Vaidya, Avi U; Benavidez, Gabriel A; Prentice, Julia C; Mohr, David C; Conlin, Paul R; Griffith, Kevin N.
Afiliação
  • Vaidya AU; Department of Health Policy, Vanderbilt University Medical Center, Nashville, TN, USA.
  • Benavidez GA; Department of Epidemiology and Biostatistics, University of South Carolina, Columbia, SC, USA.
  • Prentice JC; Department of Psychiatry, Boston University School of Medicine, Boston, MA, USA.
  • Mohr DC; Center for Healthcare Organization and Implementation Research, VA Boston Healthcare System, Boston, MA, USA.
  • Conlin PR; Center for Healthcare Organization and Implementation Research, VA Boston Healthcare System, Boston, MA, USA.
  • Griffith KN; Department of Health Law, Policy and Management, Boston University School of Public Health, Boston, MA, USA.
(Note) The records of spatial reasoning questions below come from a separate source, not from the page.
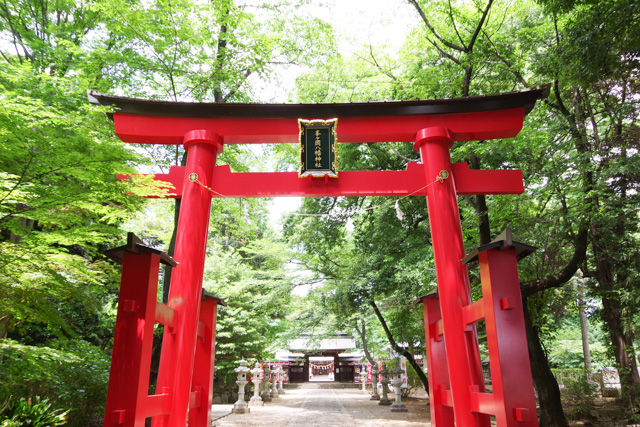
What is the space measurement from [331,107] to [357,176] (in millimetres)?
1154

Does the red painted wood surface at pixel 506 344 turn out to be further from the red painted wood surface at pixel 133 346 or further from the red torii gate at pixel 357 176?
the red painted wood surface at pixel 133 346

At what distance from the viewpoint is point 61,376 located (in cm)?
713

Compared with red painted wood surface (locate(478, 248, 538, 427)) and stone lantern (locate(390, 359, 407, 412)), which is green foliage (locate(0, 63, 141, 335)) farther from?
stone lantern (locate(390, 359, 407, 412))

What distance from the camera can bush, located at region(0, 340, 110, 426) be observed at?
595cm

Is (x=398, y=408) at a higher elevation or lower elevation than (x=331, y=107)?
lower

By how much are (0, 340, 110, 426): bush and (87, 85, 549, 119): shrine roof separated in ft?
12.4

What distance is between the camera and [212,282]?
1547 cm

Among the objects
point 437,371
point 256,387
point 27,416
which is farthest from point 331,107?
point 256,387

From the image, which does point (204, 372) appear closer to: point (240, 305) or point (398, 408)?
point (240, 305)

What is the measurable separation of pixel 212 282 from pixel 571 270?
12.1 m

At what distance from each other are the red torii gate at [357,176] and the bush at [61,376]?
2.47 metres

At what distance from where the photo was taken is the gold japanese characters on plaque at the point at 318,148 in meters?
5.78

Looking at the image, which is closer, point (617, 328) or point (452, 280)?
point (452, 280)

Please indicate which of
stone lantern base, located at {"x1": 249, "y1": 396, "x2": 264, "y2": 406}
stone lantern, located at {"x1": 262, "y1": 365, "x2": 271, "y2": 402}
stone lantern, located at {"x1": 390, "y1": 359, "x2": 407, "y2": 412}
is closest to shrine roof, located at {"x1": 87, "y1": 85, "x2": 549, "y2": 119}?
stone lantern, located at {"x1": 390, "y1": 359, "x2": 407, "y2": 412}
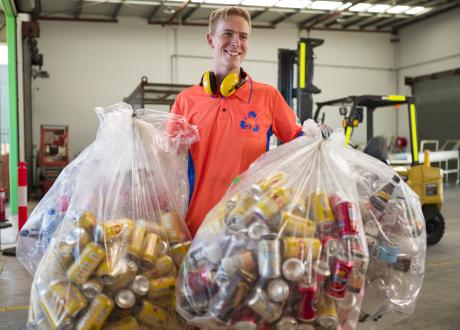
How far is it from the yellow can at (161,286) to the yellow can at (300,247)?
419mm

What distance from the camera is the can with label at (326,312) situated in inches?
56.5

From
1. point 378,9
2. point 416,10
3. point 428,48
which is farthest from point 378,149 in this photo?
point 428,48

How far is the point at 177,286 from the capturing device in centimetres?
154

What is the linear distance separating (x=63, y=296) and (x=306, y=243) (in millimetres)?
756

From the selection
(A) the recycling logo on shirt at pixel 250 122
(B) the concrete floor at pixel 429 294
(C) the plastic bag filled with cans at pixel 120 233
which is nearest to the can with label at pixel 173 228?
(C) the plastic bag filled with cans at pixel 120 233

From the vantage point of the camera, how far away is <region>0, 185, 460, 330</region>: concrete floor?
11.3 feet

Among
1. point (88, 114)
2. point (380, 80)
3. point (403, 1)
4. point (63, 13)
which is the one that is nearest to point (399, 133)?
point (380, 80)

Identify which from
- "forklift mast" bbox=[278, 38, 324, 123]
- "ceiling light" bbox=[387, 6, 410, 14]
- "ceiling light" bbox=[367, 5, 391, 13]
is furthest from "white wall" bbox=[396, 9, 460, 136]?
"forklift mast" bbox=[278, 38, 324, 123]

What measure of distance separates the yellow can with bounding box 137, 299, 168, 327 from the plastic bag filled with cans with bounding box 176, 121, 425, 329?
0.11 meters

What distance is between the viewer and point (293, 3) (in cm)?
1430

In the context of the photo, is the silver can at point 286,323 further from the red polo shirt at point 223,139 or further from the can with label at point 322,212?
the red polo shirt at point 223,139

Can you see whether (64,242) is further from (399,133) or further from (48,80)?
(399,133)

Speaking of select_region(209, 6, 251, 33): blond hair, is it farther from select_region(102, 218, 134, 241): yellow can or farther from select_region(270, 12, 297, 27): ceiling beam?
select_region(270, 12, 297, 27): ceiling beam

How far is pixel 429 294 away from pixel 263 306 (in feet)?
10.6
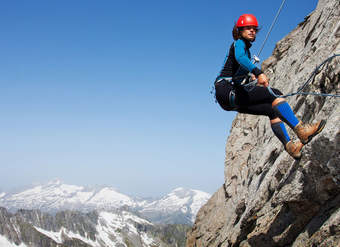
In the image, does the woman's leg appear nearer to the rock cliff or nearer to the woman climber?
the woman climber

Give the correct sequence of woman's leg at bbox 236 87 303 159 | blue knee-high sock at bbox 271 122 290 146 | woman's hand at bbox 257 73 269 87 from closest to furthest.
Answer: woman's hand at bbox 257 73 269 87 < blue knee-high sock at bbox 271 122 290 146 < woman's leg at bbox 236 87 303 159

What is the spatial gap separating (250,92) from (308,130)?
2.01m

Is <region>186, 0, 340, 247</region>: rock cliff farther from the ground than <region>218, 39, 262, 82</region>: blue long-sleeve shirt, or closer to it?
closer to it

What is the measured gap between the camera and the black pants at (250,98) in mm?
8820

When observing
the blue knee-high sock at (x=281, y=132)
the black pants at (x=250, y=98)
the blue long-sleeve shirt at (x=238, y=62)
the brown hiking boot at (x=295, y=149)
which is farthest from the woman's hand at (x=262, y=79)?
the brown hiking boot at (x=295, y=149)

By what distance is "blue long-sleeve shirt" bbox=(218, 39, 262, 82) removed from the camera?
27.0 ft

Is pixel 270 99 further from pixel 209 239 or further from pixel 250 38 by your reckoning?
pixel 209 239

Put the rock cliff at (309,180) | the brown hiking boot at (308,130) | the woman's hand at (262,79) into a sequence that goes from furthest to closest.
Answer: the woman's hand at (262,79) < the brown hiking boot at (308,130) < the rock cliff at (309,180)

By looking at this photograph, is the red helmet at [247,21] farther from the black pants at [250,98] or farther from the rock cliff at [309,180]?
the rock cliff at [309,180]

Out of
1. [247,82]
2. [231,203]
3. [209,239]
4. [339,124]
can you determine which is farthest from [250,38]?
[209,239]

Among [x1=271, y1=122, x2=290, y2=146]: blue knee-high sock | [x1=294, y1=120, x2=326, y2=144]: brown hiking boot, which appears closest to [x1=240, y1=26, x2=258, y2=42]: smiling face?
[x1=271, y1=122, x2=290, y2=146]: blue knee-high sock

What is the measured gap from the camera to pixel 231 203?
64.7 ft

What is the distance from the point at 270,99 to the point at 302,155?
6.26 feet

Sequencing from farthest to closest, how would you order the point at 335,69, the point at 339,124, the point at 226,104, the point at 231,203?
the point at 231,203
the point at 226,104
the point at 335,69
the point at 339,124
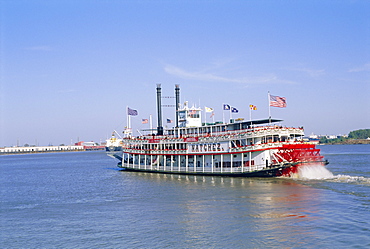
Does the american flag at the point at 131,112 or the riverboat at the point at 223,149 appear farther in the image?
the american flag at the point at 131,112

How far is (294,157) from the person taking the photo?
47688 mm

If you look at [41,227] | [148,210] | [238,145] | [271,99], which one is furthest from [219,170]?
[41,227]

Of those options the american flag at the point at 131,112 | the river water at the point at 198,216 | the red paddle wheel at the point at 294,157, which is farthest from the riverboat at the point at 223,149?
the american flag at the point at 131,112

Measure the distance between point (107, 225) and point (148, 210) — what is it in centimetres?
521

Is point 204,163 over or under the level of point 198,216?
over

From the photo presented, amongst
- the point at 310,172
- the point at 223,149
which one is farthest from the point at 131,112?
the point at 310,172

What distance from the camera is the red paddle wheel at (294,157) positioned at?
4731cm

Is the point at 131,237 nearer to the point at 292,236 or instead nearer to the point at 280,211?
the point at 292,236

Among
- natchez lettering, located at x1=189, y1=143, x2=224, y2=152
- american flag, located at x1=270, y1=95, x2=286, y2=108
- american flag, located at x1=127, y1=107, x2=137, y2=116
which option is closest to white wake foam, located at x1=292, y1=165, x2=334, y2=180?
american flag, located at x1=270, y1=95, x2=286, y2=108

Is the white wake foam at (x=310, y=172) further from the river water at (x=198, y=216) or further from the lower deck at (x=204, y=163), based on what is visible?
the lower deck at (x=204, y=163)

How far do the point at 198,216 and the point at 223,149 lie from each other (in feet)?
80.4

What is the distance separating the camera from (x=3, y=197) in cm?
4334

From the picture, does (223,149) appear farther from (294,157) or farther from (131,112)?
(131,112)

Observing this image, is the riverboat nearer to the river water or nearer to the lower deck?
the lower deck
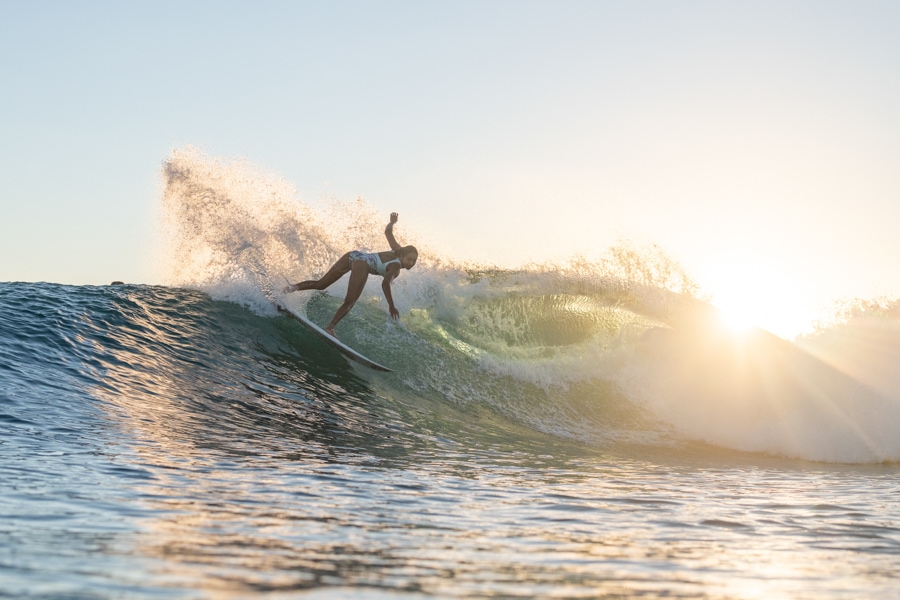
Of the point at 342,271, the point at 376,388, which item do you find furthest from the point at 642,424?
the point at 342,271

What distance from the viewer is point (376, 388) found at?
35.8ft

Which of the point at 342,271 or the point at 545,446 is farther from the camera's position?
the point at 342,271

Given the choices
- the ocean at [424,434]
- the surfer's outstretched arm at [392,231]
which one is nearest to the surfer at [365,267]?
the surfer's outstretched arm at [392,231]

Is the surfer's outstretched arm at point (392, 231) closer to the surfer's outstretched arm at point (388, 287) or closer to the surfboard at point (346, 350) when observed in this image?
the surfer's outstretched arm at point (388, 287)

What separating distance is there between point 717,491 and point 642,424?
5585mm

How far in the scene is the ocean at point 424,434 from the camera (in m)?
3.39

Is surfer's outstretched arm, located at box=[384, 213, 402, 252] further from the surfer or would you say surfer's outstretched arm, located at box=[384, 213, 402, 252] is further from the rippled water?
the rippled water

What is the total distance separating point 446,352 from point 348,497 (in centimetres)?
781

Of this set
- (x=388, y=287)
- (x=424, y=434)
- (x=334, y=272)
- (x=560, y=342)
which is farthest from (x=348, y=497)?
(x=560, y=342)

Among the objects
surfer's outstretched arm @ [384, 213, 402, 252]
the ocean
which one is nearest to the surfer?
surfer's outstretched arm @ [384, 213, 402, 252]

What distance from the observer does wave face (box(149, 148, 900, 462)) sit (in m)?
11.6

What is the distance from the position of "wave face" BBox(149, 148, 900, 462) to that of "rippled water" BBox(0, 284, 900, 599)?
887mm

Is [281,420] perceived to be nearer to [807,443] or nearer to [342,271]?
[342,271]

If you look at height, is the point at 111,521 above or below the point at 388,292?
below
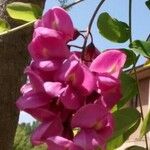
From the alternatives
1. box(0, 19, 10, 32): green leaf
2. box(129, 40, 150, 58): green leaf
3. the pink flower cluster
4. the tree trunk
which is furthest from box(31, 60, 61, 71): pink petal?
the tree trunk

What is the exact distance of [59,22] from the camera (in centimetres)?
61

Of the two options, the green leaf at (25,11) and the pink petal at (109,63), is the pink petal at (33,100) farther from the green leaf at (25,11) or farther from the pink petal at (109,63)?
the green leaf at (25,11)

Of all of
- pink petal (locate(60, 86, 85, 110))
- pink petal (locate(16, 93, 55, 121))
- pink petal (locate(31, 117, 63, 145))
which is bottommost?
pink petal (locate(31, 117, 63, 145))

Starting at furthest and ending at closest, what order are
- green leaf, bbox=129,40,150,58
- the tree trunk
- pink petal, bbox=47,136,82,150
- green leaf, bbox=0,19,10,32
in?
1. the tree trunk
2. green leaf, bbox=0,19,10,32
3. green leaf, bbox=129,40,150,58
4. pink petal, bbox=47,136,82,150

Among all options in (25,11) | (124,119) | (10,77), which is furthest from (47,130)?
(10,77)

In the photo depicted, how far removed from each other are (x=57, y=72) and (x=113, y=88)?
0.20 ft

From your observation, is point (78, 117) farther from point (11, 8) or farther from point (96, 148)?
point (11, 8)

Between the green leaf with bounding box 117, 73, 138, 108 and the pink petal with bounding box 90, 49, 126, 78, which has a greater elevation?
the pink petal with bounding box 90, 49, 126, 78

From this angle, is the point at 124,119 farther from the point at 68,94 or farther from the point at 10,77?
the point at 10,77

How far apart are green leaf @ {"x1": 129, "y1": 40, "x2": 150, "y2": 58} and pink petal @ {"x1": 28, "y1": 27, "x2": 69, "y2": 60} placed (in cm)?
18

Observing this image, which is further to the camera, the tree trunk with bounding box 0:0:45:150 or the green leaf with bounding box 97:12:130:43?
the tree trunk with bounding box 0:0:45:150

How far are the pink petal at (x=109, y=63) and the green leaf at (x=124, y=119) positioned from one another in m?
0.16

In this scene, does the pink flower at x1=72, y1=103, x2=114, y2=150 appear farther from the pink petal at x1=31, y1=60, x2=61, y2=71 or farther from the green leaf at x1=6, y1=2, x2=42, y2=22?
the green leaf at x1=6, y1=2, x2=42, y2=22

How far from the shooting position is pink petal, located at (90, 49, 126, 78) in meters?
0.58
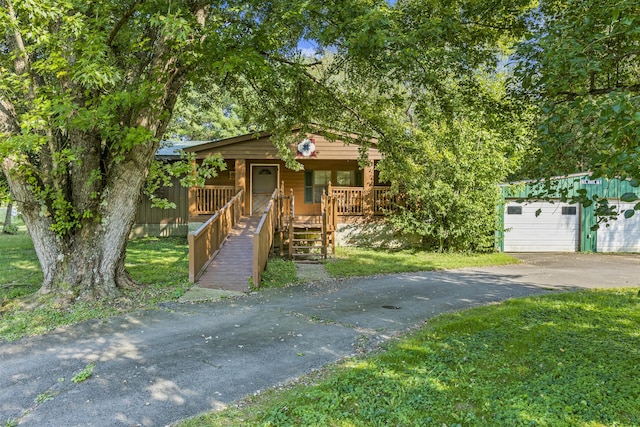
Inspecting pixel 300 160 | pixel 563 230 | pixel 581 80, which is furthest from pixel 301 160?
pixel 581 80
Data Brief ; 41: 108005, 2022 Apr.
Article em En | MEDLINE | ID: mdl-35282179
The dataset summarized in this article includes a nationwide prevalence sample of U.S. military Veterans who were aged 65 years or older, dually enrolled in the Veterans Health Administration and traditional Medicare and had a previous diagnosis of diabetes (diabetes mellitus) as of December 2005 (N = 275,190) [1]. Our data were originally used to develop and validate prognostic indices of 5- and 10-year mortality among older Veterans with diabetes. We include various potential predictors including demographics (e.g., sex, age, marital status, and VA priority group), healthcare utilization (e.g., # of outpatient visits, # days of inpatient stays), medication history, and major comorbidities. This novel dataset provides researchers with an opportunity to study the associations between a large variety of individual-level risk factors and longevity for patients living with diabetes.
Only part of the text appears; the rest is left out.